Your objective |
Copy the entries from the very first line through the line containing "Answer: the point at 157,131", replacing every "sofa cushion" with "couch cushion" and leaving everything else as it is.

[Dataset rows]
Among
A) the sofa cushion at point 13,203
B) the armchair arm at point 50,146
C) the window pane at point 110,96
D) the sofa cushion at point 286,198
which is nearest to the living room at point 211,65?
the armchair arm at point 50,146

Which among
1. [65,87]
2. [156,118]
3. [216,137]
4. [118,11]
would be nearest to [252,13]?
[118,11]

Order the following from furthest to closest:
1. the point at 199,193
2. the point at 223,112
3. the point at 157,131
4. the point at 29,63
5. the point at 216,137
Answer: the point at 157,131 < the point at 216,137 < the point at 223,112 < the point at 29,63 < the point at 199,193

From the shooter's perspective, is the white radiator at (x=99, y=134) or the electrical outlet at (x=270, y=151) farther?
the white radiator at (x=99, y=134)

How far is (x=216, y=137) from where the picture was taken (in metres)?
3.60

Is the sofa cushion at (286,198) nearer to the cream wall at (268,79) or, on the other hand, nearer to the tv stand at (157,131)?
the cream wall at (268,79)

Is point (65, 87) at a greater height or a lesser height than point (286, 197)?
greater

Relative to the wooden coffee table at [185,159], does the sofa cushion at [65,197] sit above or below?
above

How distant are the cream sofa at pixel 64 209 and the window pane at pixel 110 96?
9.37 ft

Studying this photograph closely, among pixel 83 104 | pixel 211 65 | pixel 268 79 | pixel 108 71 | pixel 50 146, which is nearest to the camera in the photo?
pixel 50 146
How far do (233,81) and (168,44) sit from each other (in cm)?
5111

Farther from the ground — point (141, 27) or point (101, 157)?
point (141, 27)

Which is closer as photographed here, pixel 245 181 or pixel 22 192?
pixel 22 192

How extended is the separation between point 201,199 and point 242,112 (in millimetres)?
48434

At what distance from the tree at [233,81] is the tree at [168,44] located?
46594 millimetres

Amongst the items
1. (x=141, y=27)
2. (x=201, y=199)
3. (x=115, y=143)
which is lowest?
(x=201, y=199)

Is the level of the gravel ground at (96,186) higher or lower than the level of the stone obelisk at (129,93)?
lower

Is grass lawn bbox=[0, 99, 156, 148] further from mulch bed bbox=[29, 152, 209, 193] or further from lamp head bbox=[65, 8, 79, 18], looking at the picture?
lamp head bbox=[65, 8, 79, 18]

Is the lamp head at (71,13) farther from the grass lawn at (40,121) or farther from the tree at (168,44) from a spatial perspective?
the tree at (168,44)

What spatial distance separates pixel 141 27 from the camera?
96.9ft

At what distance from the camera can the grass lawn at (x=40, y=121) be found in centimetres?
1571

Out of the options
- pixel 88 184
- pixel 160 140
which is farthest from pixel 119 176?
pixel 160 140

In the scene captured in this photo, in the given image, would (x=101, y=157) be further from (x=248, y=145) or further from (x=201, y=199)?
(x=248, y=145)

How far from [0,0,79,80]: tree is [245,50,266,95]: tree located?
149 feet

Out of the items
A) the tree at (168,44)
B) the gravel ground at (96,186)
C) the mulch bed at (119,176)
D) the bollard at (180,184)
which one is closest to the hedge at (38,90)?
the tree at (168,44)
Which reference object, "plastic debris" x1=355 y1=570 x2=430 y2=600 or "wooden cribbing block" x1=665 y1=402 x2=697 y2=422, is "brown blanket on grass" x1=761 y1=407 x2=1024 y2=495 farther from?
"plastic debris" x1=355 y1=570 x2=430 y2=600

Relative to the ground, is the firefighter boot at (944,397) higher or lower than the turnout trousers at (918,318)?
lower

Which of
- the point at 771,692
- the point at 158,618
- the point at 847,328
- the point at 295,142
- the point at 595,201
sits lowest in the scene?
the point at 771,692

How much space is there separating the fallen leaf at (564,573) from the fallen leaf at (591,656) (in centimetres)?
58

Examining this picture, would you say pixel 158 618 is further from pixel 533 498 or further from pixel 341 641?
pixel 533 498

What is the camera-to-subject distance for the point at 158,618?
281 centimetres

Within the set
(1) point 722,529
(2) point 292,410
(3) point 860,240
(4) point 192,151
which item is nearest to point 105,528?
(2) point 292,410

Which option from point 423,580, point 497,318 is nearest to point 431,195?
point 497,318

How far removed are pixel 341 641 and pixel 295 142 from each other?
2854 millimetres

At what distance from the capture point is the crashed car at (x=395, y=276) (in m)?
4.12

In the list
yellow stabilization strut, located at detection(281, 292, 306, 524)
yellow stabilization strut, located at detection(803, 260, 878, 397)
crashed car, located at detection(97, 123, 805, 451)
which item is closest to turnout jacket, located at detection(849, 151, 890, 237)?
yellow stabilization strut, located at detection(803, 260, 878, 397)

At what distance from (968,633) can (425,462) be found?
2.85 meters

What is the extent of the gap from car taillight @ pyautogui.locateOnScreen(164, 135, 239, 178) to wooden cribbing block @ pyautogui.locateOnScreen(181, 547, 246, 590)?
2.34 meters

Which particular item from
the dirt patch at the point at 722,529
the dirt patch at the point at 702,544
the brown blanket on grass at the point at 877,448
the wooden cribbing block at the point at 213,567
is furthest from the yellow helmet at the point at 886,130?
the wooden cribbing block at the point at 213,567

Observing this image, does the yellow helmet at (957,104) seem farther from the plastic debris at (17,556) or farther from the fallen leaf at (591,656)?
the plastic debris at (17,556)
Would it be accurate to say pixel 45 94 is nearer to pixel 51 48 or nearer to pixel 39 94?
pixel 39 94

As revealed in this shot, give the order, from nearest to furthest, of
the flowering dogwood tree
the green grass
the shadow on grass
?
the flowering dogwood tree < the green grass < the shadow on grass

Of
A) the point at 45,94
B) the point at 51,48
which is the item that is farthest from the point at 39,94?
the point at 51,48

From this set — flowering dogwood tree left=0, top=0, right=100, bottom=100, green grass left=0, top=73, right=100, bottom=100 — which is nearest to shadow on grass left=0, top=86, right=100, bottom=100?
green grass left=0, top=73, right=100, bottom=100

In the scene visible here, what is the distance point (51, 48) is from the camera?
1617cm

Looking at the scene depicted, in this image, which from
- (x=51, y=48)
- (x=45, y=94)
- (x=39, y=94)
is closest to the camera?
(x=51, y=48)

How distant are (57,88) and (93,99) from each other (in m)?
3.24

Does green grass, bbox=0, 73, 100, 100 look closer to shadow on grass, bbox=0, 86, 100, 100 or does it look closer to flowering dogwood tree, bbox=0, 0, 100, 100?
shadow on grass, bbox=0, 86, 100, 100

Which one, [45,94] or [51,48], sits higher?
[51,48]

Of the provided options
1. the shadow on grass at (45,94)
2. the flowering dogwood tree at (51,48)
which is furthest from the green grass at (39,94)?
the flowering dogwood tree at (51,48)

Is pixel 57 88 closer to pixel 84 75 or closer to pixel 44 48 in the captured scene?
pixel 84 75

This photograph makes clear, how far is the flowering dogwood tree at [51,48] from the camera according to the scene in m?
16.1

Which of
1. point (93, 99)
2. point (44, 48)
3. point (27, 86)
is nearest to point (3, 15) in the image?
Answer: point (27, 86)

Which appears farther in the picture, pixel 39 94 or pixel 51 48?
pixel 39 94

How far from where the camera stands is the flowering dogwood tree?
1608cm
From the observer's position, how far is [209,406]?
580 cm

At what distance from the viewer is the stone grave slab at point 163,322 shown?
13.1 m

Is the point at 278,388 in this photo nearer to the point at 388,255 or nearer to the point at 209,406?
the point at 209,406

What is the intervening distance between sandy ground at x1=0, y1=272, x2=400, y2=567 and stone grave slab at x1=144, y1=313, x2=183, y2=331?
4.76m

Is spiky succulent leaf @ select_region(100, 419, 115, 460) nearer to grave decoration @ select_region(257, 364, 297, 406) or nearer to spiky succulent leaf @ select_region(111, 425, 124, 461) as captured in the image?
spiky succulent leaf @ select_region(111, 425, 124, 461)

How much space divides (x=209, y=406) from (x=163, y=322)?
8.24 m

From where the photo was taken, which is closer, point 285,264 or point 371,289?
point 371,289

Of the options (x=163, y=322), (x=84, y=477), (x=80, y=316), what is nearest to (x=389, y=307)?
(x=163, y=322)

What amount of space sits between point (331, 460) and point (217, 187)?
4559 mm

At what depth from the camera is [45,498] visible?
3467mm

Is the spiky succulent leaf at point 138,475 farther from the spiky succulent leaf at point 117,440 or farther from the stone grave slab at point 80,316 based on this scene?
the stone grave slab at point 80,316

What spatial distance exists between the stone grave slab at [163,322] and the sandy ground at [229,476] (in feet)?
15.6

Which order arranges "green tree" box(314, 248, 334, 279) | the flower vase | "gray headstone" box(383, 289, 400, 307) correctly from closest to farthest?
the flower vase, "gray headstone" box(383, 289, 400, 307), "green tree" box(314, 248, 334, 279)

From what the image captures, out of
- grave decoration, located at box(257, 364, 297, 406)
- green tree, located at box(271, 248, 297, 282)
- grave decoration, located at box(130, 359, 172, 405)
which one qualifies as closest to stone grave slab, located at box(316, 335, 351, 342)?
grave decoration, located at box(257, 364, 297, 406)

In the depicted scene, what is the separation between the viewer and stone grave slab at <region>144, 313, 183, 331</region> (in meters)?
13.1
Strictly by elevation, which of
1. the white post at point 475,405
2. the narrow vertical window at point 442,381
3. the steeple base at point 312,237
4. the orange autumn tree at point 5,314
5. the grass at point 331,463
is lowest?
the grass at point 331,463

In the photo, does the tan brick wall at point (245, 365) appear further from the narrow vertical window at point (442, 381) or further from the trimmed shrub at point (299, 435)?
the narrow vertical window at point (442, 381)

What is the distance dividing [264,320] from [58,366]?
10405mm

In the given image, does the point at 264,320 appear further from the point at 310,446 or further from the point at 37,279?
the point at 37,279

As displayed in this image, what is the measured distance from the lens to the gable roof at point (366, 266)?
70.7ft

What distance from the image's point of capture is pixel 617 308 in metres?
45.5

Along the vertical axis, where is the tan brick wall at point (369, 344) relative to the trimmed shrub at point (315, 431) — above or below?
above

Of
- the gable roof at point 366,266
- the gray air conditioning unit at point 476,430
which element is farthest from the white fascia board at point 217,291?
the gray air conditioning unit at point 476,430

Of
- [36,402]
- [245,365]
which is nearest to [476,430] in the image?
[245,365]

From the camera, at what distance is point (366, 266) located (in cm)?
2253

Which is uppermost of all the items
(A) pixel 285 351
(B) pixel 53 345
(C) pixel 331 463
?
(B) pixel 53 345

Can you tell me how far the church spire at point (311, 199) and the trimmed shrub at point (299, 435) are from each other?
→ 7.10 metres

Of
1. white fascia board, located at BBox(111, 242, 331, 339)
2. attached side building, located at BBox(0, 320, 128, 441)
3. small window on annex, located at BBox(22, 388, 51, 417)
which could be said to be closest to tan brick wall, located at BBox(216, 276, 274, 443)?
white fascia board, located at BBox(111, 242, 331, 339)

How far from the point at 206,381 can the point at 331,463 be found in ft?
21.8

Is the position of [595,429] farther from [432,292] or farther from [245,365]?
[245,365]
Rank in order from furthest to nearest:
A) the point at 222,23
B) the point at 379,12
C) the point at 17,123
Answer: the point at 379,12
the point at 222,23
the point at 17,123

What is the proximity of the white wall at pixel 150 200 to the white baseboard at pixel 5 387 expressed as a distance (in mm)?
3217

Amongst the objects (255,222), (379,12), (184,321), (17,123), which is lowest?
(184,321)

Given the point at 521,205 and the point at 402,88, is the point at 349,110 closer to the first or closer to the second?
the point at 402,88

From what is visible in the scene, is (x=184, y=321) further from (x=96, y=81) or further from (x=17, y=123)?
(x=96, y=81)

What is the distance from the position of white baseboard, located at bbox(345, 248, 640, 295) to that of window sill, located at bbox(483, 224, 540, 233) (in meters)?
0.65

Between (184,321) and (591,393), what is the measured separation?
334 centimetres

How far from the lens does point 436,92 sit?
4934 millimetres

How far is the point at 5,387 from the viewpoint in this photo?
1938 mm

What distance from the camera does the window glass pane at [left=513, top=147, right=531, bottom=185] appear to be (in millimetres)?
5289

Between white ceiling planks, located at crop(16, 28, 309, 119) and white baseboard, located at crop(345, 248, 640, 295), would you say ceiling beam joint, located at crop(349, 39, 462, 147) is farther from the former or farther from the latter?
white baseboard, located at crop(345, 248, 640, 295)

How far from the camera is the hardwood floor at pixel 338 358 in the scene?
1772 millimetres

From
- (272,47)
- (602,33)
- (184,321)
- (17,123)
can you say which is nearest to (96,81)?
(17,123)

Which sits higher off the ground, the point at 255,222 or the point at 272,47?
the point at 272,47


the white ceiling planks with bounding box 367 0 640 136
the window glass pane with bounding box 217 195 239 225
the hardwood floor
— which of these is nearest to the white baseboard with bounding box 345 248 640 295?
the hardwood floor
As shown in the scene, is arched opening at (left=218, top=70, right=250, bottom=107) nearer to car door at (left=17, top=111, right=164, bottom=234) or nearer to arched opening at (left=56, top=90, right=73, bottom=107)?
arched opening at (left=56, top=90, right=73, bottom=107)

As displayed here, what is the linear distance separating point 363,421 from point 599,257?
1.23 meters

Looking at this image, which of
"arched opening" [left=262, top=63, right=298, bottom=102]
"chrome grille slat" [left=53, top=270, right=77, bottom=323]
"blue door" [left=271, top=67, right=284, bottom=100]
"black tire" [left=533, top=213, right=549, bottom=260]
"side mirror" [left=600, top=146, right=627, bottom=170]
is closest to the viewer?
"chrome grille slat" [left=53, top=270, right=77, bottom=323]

Full response |
Among
A) the couch cushion at point 13,203
B) the armchair arm at point 50,146
C) the window pane at point 110,96
D) the couch cushion at point 286,198
which is nearest to the living room at point 211,65?
the armchair arm at point 50,146

Which among
1. [65,87]
2. [156,118]
3. [216,137]
4. [118,11]
would be nearest to [252,13]?
[118,11]

Order the following from furthest to closest:
1. the point at 199,193
2. the point at 223,112
3. the point at 157,131
4. the point at 29,63
5. the point at 216,137
Answer: the point at 157,131 < the point at 216,137 < the point at 223,112 < the point at 29,63 < the point at 199,193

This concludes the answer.